● INPUT ROWS
_ _ _ _ _ _ _

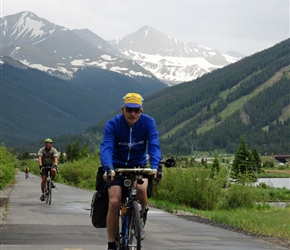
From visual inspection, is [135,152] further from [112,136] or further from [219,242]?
[219,242]

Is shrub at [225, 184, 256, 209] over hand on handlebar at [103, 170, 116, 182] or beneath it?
beneath

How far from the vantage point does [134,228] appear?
7.84 metres

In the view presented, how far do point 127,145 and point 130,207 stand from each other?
0.81m

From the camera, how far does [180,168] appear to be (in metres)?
23.1

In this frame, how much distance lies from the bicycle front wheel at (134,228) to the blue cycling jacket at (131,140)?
70 cm

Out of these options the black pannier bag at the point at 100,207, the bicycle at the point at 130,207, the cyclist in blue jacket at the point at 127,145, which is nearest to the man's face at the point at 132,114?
the cyclist in blue jacket at the point at 127,145

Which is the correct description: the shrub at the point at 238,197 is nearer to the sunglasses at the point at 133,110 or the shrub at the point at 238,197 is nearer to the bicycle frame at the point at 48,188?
the bicycle frame at the point at 48,188

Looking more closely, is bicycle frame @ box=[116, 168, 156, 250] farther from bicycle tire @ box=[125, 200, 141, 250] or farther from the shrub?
the shrub

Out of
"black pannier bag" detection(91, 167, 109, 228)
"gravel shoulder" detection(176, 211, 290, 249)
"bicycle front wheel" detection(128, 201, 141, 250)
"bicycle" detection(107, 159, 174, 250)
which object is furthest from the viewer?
"gravel shoulder" detection(176, 211, 290, 249)

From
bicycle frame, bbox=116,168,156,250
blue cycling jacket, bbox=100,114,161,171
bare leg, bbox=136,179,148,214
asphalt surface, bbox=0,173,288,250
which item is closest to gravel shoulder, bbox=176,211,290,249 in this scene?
asphalt surface, bbox=0,173,288,250

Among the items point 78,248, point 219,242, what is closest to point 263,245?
point 219,242

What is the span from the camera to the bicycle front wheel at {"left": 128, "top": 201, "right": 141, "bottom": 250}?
7.61 m

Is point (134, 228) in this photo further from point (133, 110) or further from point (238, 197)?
point (238, 197)

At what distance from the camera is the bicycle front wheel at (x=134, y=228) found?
7606 millimetres
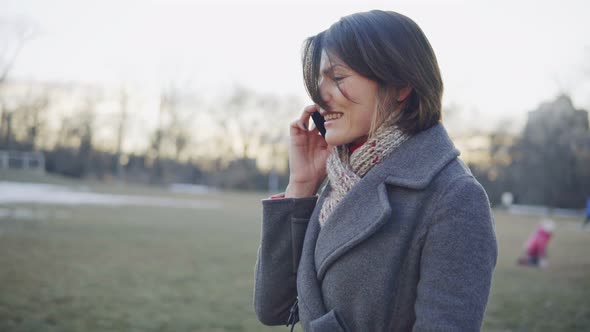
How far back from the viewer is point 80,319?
18.4 feet

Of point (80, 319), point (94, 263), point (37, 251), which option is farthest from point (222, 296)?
point (37, 251)

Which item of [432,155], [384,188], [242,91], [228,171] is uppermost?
[242,91]

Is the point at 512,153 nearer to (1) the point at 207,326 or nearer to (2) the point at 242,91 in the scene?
(2) the point at 242,91

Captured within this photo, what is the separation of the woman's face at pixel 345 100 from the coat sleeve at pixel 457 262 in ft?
1.21

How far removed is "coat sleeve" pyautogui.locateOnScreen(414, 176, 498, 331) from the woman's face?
370 millimetres

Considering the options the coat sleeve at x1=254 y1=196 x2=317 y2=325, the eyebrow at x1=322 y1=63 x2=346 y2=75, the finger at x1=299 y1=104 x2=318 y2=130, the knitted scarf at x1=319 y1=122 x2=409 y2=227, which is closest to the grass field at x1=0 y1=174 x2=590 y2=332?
the coat sleeve at x1=254 y1=196 x2=317 y2=325

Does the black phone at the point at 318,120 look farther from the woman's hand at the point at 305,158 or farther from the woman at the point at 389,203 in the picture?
→ the woman at the point at 389,203

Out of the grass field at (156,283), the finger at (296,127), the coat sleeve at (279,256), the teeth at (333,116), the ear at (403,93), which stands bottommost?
the grass field at (156,283)

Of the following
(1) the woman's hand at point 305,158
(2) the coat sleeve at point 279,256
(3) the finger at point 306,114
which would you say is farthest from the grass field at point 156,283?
(3) the finger at point 306,114

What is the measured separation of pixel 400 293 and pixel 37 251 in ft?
33.0

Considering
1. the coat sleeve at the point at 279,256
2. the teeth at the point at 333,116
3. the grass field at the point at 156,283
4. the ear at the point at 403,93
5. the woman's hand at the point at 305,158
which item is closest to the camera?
the ear at the point at 403,93

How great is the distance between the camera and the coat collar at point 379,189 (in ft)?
4.83

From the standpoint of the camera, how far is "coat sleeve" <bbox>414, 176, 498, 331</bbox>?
132 cm

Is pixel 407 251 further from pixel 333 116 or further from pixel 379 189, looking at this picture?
pixel 333 116
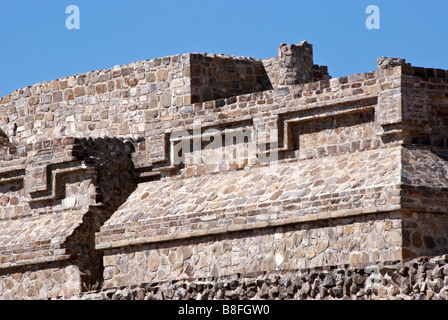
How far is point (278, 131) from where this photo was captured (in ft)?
65.4

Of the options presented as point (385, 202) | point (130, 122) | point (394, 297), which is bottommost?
point (394, 297)

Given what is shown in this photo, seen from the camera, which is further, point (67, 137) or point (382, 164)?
point (67, 137)

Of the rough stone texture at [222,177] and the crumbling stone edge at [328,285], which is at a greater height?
the rough stone texture at [222,177]

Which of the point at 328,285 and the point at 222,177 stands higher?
the point at 222,177

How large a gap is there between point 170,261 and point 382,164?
364cm

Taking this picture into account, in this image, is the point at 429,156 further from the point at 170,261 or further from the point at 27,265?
the point at 27,265

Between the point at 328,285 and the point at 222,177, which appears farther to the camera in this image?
the point at 222,177

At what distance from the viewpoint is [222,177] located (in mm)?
20453

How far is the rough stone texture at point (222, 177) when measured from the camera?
17719 millimetres

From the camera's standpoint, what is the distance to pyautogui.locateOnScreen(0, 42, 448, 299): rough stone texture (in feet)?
58.1

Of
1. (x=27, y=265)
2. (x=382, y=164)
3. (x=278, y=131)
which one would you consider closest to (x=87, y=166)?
(x=27, y=265)

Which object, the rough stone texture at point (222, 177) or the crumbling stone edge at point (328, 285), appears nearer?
the crumbling stone edge at point (328, 285)

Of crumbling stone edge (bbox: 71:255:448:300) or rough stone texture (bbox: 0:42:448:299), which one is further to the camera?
rough stone texture (bbox: 0:42:448:299)

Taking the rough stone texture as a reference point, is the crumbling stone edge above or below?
below
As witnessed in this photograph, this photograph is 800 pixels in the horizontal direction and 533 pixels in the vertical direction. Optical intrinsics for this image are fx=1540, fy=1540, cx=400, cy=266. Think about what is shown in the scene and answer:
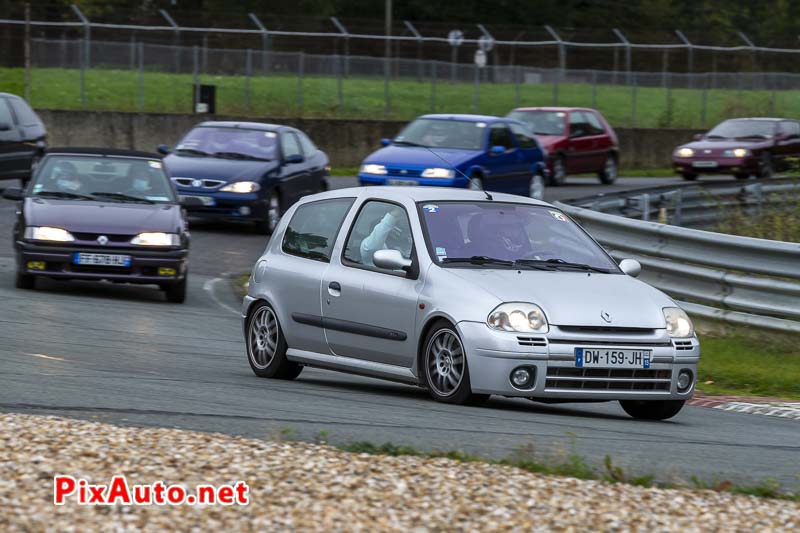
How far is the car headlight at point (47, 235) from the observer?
1634cm

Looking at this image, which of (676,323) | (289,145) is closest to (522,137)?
(289,145)

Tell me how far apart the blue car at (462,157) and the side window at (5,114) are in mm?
6299

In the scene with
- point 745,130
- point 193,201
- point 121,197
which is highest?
point 121,197

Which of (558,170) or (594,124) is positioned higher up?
(594,124)

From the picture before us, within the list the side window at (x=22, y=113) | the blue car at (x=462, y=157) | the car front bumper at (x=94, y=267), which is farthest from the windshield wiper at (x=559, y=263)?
the side window at (x=22, y=113)

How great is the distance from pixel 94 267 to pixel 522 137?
43.5 feet

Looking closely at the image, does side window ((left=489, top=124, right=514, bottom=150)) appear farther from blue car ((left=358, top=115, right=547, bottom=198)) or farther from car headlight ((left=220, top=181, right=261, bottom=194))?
car headlight ((left=220, top=181, right=261, bottom=194))

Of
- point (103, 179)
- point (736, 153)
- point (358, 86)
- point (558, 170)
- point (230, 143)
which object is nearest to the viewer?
point (103, 179)

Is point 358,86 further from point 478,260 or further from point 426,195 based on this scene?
point 478,260

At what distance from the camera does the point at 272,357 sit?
11.2m

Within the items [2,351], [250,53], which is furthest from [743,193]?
[250,53]

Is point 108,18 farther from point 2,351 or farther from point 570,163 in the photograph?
point 2,351

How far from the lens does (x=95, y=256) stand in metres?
16.4

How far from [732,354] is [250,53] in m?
30.4
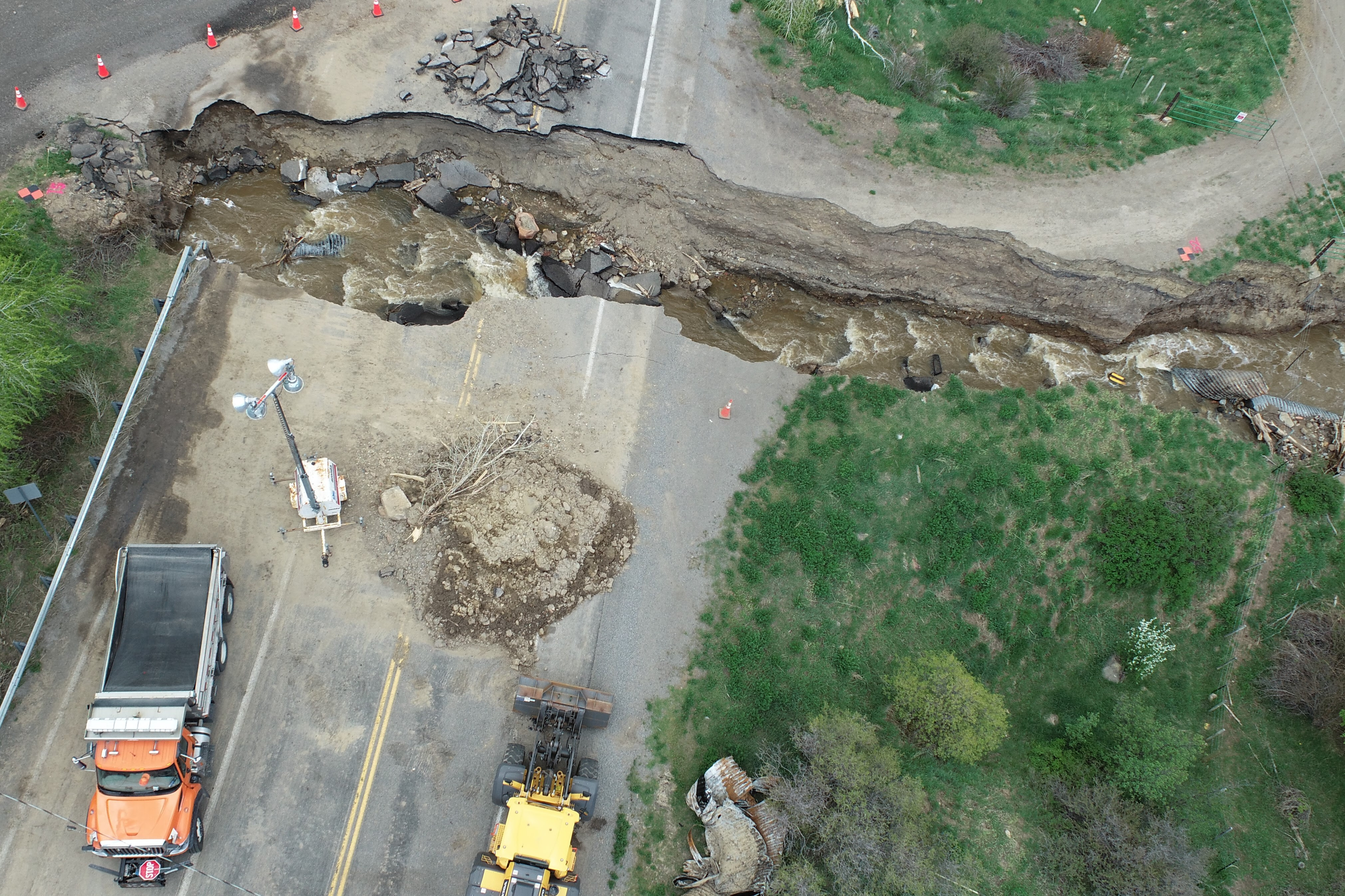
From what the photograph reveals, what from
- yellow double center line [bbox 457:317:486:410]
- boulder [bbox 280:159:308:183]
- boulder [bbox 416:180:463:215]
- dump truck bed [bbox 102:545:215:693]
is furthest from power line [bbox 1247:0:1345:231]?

_ _ _ _ _ _ _

● EXERCISE GOAL
Every entry above needs to be retyped exactly; drop the pictures.

● SOLUTION TO THE PROBLEM
From visual inspection, is [135,152] further from [112,136] or further from [219,242]?
[219,242]

Is shrub at [225, 184, 256, 209] over hand on handlebar at [103, 170, 116, 182] or beneath it?
beneath

How far from the vantage point does [134,228] appear?
7.84 metres

In the view presented, how far do point 127,145 and point 130,207 stand from each other?
0.81m

From the camera, how far does [180,168] appear to be (in metres)?
23.1

In this frame, how much distance lies from the bicycle front wheel at (134,228) to the blue cycling jacket at (131,140)?
70 cm

Out of these options the black pannier bag at the point at 100,207, the bicycle at the point at 130,207, the cyclist in blue jacket at the point at 127,145, which is nearest to the man's face at the point at 132,114?
the cyclist in blue jacket at the point at 127,145

Which is the correct description: the shrub at the point at 238,197 is nearer to the sunglasses at the point at 133,110 or the shrub at the point at 238,197 is nearer to the bicycle frame at the point at 48,188?
the bicycle frame at the point at 48,188

Looking more closely, is bicycle frame @ box=[116, 168, 156, 250] farther from bicycle tire @ box=[125, 200, 141, 250] or farther from the shrub?
the shrub

Out of
"black pannier bag" detection(91, 167, 109, 228)
"gravel shoulder" detection(176, 211, 290, 249)
"bicycle front wheel" detection(128, 201, 141, 250)
"bicycle" detection(107, 159, 174, 250)
which object is furthest from the viewer?
"gravel shoulder" detection(176, 211, 290, 249)

From
bicycle frame, bbox=116,168,156,250
blue cycling jacket, bbox=100,114,161,171
bare leg, bbox=136,179,148,214
asphalt surface, bbox=0,173,288,250
which item is closest to gravel shoulder, bbox=176,211,290,249 in this scene?
asphalt surface, bbox=0,173,288,250

Among the items point 78,248, point 219,242, what is closest to point 263,245?
point 219,242

What is the span from the camera to the bicycle front wheel at {"left": 128, "top": 201, "right": 141, "bottom": 250}?
7.61 m

Is point (134, 228) in this photo further from point (133, 110) or further from point (238, 197)?
point (238, 197)

At what distance from the camera is the bicycle front wheel at (x=134, y=228) found?
7606 millimetres
How far back from the viewer is point 80,319?
18.4 feet

Of point (80, 319), point (94, 263), point (37, 251), which option is farthest from point (222, 296)?
point (37, 251)

Which item of [432,155], [384,188], [242,91], [228,171] is uppermost?
[242,91]

Is the point at 512,153 nearer to (1) the point at 207,326 or nearer to (2) the point at 242,91 in the scene?
(2) the point at 242,91

Captured within this photo, what is the separation of the woman's face at pixel 345 100 from the coat sleeve at pixel 457 262 in ft?
1.21

How far removed is "coat sleeve" pyautogui.locateOnScreen(414, 176, 498, 331) from the woman's face?
370 millimetres

Considering the options the coat sleeve at x1=254 y1=196 x2=317 y2=325, the eyebrow at x1=322 y1=63 x2=346 y2=75, the finger at x1=299 y1=104 x2=318 y2=130, the knitted scarf at x1=319 y1=122 x2=409 y2=227, which is closest to the grass field at x1=0 y1=174 x2=590 y2=332?
the coat sleeve at x1=254 y1=196 x2=317 y2=325

Does the black phone at the point at 318,120 look farther from the woman's hand at the point at 305,158 or farther from the woman at the point at 389,203 in the picture?
→ the woman at the point at 389,203

Out of the grass field at (156,283), the finger at (296,127), the coat sleeve at (279,256), the teeth at (333,116), the ear at (403,93), which stands bottommost?
the grass field at (156,283)

Of the following
(1) the woman's hand at point 305,158
(2) the coat sleeve at point 279,256
(3) the finger at point 306,114
which would you say is farthest from the grass field at point 156,283?
(3) the finger at point 306,114

What is the measured separation of pixel 400 293 and pixel 37 251 in ft?
33.0

Considering
1. the coat sleeve at the point at 279,256
2. the teeth at the point at 333,116
3. the grass field at the point at 156,283
4. the ear at the point at 403,93
5. the woman's hand at the point at 305,158
which item is closest to the camera?
the ear at the point at 403,93

How great is the distance between the camera and the coat collar at point 379,189 (in ft)?
4.83

From the standpoint of the camera, how far is "coat sleeve" <bbox>414, 176, 498, 331</bbox>?
132 cm

Is pixel 407 251 further from pixel 333 116 or further from pixel 379 189, looking at this picture?
pixel 333 116
How far is point (278, 131) from where this photo was captured (in ft)?
65.4

Of the options presented as point (385, 202) | point (130, 122) | point (394, 297), which is bottommost?
point (394, 297)

Given what is shown in this photo, seen from the camera, which is further, point (67, 137) or point (382, 164)?
point (67, 137)

Of the rough stone texture at [222,177] and the crumbling stone edge at [328,285], which is at a greater height?
the rough stone texture at [222,177]

Which of the point at 328,285 and the point at 222,177 stands higher?
the point at 222,177

How large a gap is there between point 170,261 and point 382,164?
364cm

Taking this picture into account, in this image, is the point at 429,156 further from the point at 170,261 or further from the point at 27,265?
the point at 27,265

Between the point at 328,285 and the point at 222,177, which appears farther to the camera in this image?
the point at 222,177

At what distance from the viewpoint is [222,177] located (in mm)?
20453

How far is the rough stone texture at point (222, 177) when measured from the camera?
17719 millimetres

From the camera's standpoint, what is the distance to pyautogui.locateOnScreen(0, 42, 448, 299): rough stone texture (in feet)?
58.1

Of
1. (x=27, y=265)
2. (x=382, y=164)
3. (x=278, y=131)
which one would you consider closest to (x=87, y=166)?
(x=27, y=265)

Which object, the rough stone texture at point (222, 177) or the crumbling stone edge at point (328, 285), appears nearer?
the crumbling stone edge at point (328, 285)

Of crumbling stone edge (bbox: 71:255:448:300) or rough stone texture (bbox: 0:42:448:299), which one is further to the camera?
rough stone texture (bbox: 0:42:448:299)

Taking the rough stone texture as a reference point, is the crumbling stone edge above or below?
below
As witnessed in this photograph, this photograph is 800 pixels in the horizontal direction and 533 pixels in the vertical direction. Optical intrinsics for this image are fx=1540, fy=1540, cx=400, cy=266. Think about what is shown in the scene and answer:
How far is the car headlight at point (47, 235) from the observer?
1634cm

Looking at this image, which of (676,323) | (289,145) is closest to (522,137)?
(289,145)

Tell me how far apart the blue car at (462,157) and the side window at (5,114) are in mm?
6299

In the scene with
- point 745,130
- point 193,201
- point 121,197
which is highest?
point 121,197

Which of (558,170) or (594,124) is positioned higher up?
(594,124)

From the picture before us, within the list the side window at (x=22, y=113) | the blue car at (x=462, y=157) | the car front bumper at (x=94, y=267), which is farthest from the windshield wiper at (x=559, y=263)?
the side window at (x=22, y=113)

How great is the distance from pixel 94 267 to pixel 522 137?
43.5 feet

Looking closely at the image, does side window ((left=489, top=124, right=514, bottom=150)) appear farther from blue car ((left=358, top=115, right=547, bottom=198)) or farther from car headlight ((left=220, top=181, right=261, bottom=194))?
car headlight ((left=220, top=181, right=261, bottom=194))

Of
- point (103, 179)
- point (736, 153)
- point (358, 86)
- point (558, 170)
- point (230, 143)
which object is nearest to the viewer?
point (103, 179)

Is point 358,86 further from point 478,260 or further from point 426,195 based on this scene?
point 478,260

At what distance from the camera does the point at 272,357 sit?
11.2m

Within the items [2,351], [250,53], which is furthest from [743,193]?
[250,53]

Is point 108,18 farther from point 2,351 or farther from point 570,163 in the photograph?
point 2,351

How far from the lens does (x=95, y=256) stand in metres?
16.4

How far from [732,354] is [250,53] in m?
30.4
From what the photograph reveals, what from
- yellow double center line [bbox 457:317:486:410]
- boulder [bbox 280:159:308:183]
- boulder [bbox 416:180:463:215]
- dump truck bed [bbox 102:545:215:693]
is furthest from power line [bbox 1247:0:1345:231]?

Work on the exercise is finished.